Tite, 57, says his wife Rose looked at him in concern. "I can't figure out what you're thinking," she said.
But the devout Catholic, who has a shrine to the Virgin Mary in his office, did more than just sort out his thoughts. In seven months he pulled the team from the brink and turned them into winners, comfortably topping the South American qualifying group.
They go to the World Cup in Russia as one of the hot favourites.
Tite's emotional and eloquent way of talking and his father-figure status in the dressing room were key in healing the mental scars of talented, young players who'd known so many setbacks. Tite didn't have to make wholesale changes to the squad -- he only had to bring out the best in what he already had.
A fan of typical Brazilian rice and beans, washed down with the potent cachaca-based cocktail caipirinha, Tite brought a sense of fun back to a side afflicted by fear and nerves.

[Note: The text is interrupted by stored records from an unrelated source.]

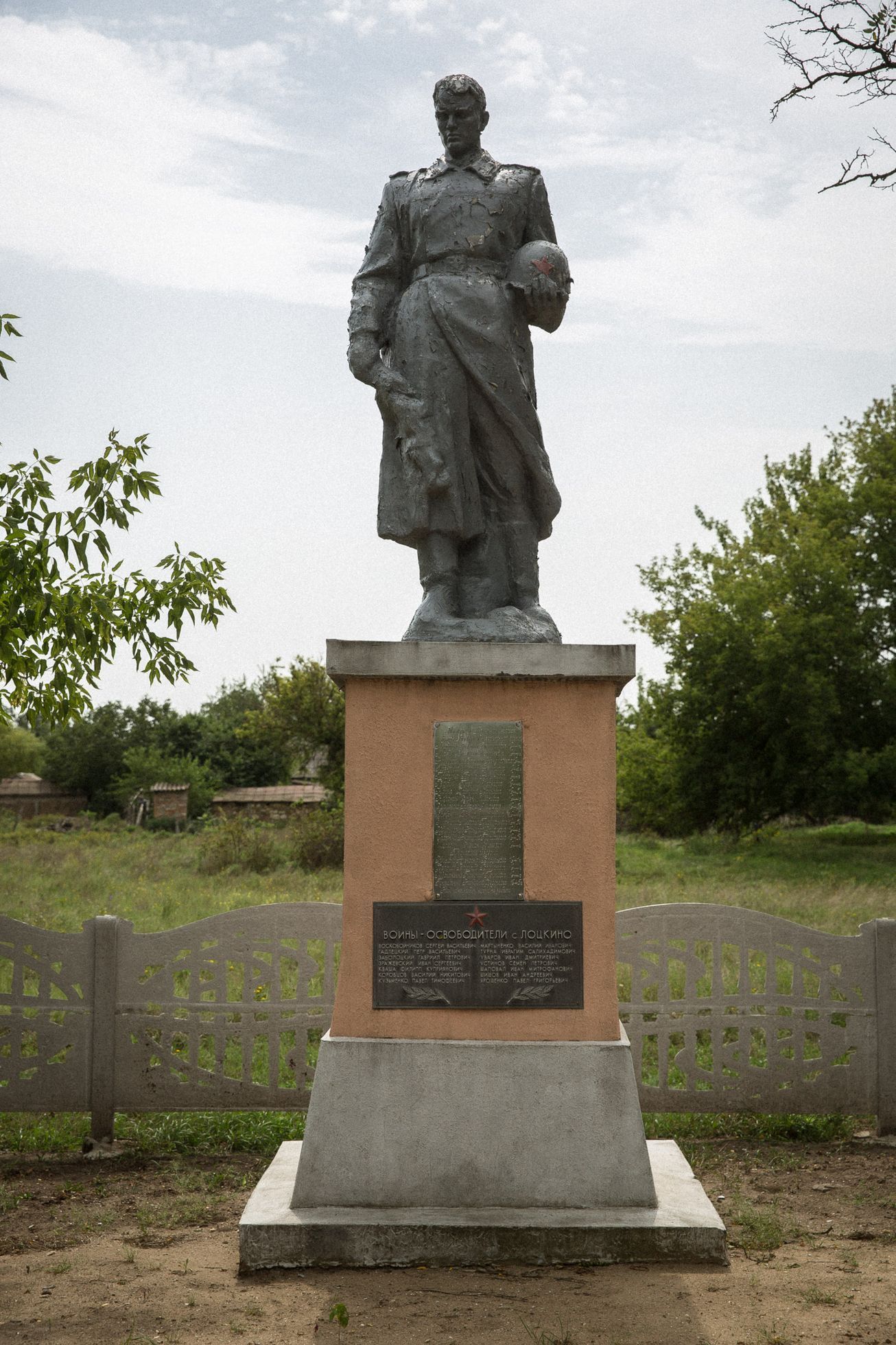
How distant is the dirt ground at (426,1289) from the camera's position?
3801 mm

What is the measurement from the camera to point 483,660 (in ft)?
15.0

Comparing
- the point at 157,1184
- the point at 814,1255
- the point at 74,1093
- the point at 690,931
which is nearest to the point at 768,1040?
the point at 690,931

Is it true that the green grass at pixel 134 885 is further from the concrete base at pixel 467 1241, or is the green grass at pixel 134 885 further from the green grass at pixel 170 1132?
the concrete base at pixel 467 1241

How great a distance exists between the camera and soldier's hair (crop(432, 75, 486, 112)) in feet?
16.4

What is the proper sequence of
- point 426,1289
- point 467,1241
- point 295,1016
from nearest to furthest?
point 426,1289 < point 467,1241 < point 295,1016

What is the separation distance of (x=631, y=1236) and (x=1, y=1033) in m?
3.66

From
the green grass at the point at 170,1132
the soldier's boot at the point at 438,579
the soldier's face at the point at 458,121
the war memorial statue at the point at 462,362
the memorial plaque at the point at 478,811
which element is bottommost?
the green grass at the point at 170,1132

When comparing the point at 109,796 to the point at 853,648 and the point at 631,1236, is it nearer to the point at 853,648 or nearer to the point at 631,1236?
the point at 853,648

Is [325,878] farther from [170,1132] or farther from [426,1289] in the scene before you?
[426,1289]

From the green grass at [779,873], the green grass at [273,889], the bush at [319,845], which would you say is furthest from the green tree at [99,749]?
the bush at [319,845]

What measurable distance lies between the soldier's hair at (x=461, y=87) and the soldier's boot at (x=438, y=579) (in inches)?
71.0

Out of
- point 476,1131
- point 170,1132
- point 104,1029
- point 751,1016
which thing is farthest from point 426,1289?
point 751,1016

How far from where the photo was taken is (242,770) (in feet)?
120

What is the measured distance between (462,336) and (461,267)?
1.02 feet
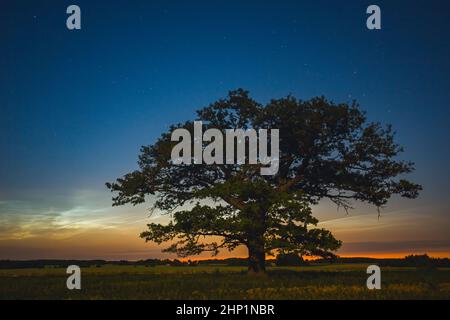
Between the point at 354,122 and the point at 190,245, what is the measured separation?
45.4 feet

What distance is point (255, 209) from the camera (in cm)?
2994

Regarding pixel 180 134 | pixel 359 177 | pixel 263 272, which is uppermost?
pixel 180 134

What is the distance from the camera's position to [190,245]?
1276 inches

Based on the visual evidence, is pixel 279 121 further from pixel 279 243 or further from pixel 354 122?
pixel 279 243

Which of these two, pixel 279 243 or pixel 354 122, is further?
pixel 354 122

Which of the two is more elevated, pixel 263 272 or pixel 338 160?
pixel 338 160
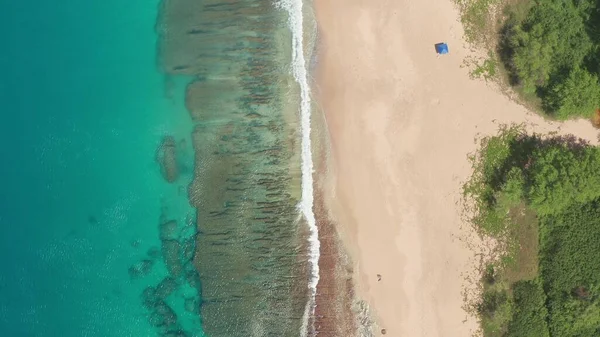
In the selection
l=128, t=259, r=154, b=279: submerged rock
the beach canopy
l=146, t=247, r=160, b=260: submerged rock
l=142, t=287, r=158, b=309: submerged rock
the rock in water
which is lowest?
l=142, t=287, r=158, b=309: submerged rock

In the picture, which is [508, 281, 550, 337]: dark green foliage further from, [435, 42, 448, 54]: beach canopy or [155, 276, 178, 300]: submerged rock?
[155, 276, 178, 300]: submerged rock

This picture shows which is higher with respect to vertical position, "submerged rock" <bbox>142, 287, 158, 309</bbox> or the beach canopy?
the beach canopy

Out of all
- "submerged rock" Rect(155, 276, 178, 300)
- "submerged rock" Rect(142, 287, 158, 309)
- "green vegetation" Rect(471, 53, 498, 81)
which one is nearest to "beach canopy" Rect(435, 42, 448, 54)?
"green vegetation" Rect(471, 53, 498, 81)

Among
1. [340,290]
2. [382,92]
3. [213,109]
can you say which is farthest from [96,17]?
[340,290]

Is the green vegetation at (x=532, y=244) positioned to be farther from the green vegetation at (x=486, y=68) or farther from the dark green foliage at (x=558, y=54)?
the green vegetation at (x=486, y=68)

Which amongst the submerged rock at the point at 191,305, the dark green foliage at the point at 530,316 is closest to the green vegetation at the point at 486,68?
the dark green foliage at the point at 530,316

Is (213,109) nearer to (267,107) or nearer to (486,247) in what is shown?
(267,107)

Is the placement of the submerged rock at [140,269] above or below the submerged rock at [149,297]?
above

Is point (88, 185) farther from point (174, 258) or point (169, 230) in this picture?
point (174, 258)
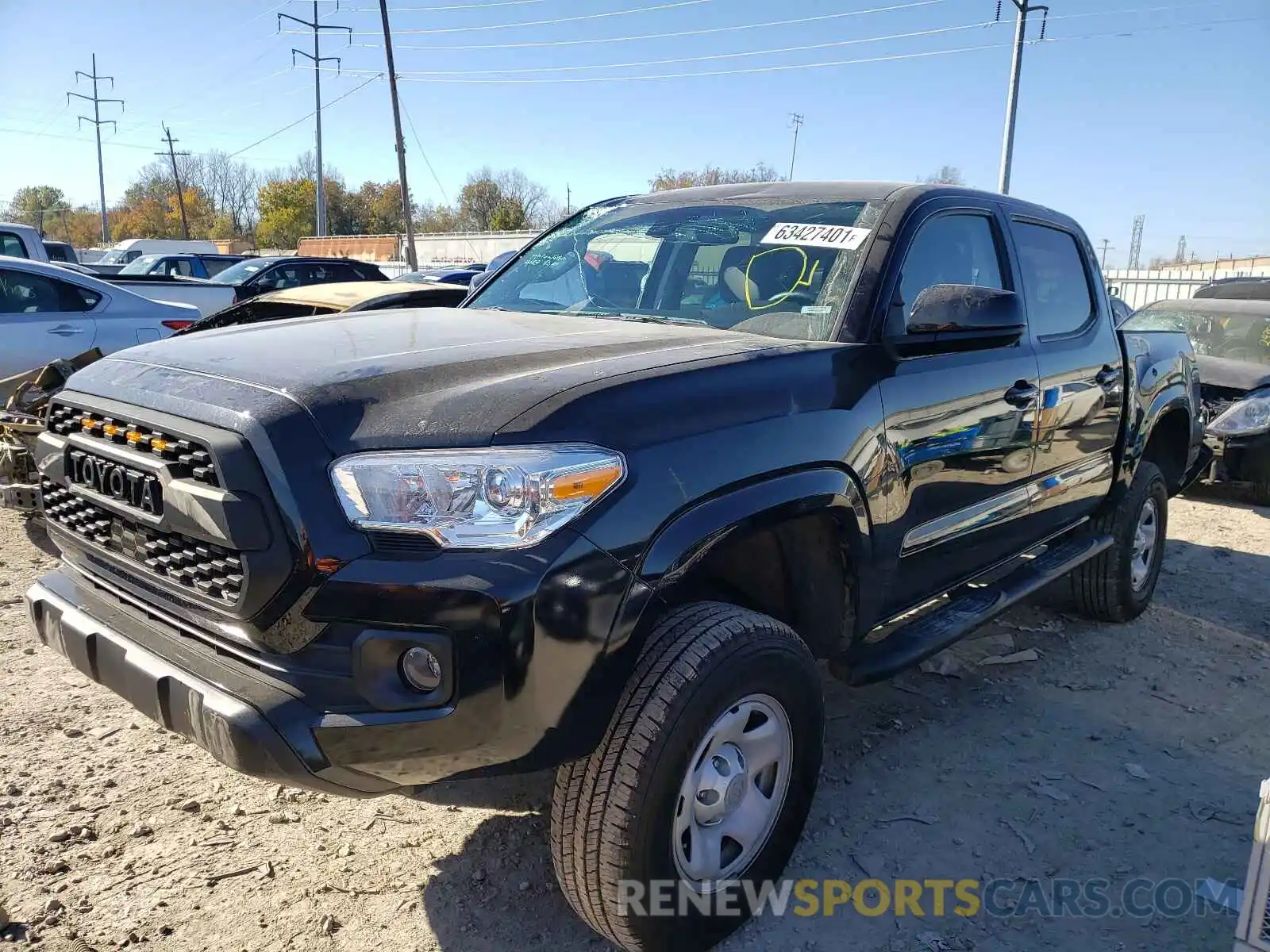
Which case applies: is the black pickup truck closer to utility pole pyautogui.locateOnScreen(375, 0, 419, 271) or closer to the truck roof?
the truck roof

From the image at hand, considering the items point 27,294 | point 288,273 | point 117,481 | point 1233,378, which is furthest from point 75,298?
point 1233,378

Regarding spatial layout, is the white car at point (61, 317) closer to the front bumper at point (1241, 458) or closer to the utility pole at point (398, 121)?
the front bumper at point (1241, 458)

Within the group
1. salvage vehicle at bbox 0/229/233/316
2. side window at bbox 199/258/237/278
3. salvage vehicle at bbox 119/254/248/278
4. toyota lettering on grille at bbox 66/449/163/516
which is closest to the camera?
toyota lettering on grille at bbox 66/449/163/516

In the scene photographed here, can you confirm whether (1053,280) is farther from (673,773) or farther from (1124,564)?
(673,773)

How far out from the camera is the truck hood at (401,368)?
2031 mm

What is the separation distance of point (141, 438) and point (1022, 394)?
2.90 metres

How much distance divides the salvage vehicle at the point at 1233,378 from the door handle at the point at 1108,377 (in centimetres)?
327

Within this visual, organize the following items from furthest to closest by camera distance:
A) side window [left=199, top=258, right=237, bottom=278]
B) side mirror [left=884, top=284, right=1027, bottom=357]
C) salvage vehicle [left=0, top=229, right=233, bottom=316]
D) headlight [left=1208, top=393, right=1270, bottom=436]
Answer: side window [left=199, top=258, right=237, bottom=278]
salvage vehicle [left=0, top=229, right=233, bottom=316]
headlight [left=1208, top=393, right=1270, bottom=436]
side mirror [left=884, top=284, right=1027, bottom=357]

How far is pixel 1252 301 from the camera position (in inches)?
348

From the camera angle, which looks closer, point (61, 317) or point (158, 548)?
point (158, 548)

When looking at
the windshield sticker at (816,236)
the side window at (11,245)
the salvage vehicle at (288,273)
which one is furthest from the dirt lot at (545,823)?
the salvage vehicle at (288,273)

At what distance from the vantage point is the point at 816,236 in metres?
3.16

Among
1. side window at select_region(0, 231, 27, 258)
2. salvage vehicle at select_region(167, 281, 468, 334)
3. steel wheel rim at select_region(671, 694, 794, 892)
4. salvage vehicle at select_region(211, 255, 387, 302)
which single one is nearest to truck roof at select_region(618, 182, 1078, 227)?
steel wheel rim at select_region(671, 694, 794, 892)

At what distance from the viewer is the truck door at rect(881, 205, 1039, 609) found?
9.57 feet
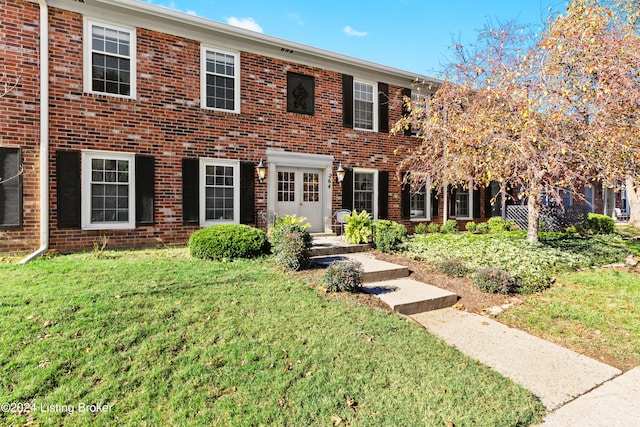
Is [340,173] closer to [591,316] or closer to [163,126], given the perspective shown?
[163,126]

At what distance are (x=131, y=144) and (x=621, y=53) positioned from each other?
31.3ft

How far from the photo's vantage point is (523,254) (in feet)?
25.3

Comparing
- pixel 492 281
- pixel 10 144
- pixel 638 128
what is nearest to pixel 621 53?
pixel 638 128

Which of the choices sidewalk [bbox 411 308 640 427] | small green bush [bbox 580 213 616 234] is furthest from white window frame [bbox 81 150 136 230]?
small green bush [bbox 580 213 616 234]

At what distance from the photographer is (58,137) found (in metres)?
7.27

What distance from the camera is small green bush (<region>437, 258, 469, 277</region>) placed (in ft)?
21.8

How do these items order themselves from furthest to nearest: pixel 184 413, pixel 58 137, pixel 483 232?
pixel 483 232 < pixel 58 137 < pixel 184 413

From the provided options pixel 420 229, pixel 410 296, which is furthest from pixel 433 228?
pixel 410 296

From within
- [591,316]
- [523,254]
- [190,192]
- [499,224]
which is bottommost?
[591,316]

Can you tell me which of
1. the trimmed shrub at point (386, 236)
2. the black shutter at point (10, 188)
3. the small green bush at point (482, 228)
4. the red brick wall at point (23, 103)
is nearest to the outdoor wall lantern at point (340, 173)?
the trimmed shrub at point (386, 236)

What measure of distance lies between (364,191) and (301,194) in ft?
7.62

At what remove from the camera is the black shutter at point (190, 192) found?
8.41m

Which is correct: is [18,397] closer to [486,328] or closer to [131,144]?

His achievement has made him one of Brazil's favourite national figures. A poll even found that he would stand a good chance in a presidential run.
Tite plays down the hype. "I am not a saint," he told Folha de Sao Paulo.
But there's no question how much the role means to him. He describes crying for a week after the 2014 loss to Germany, when he waited in vain for a call from the Brazilian Football Confederation to take over.
"When I wasn't chosen... I felt frustrated, angry and very sad," he said. "But right then I thought of my mother. She was a fighter. Whenever our family had problems, she'd start working even harder," he told The Players' Tribune.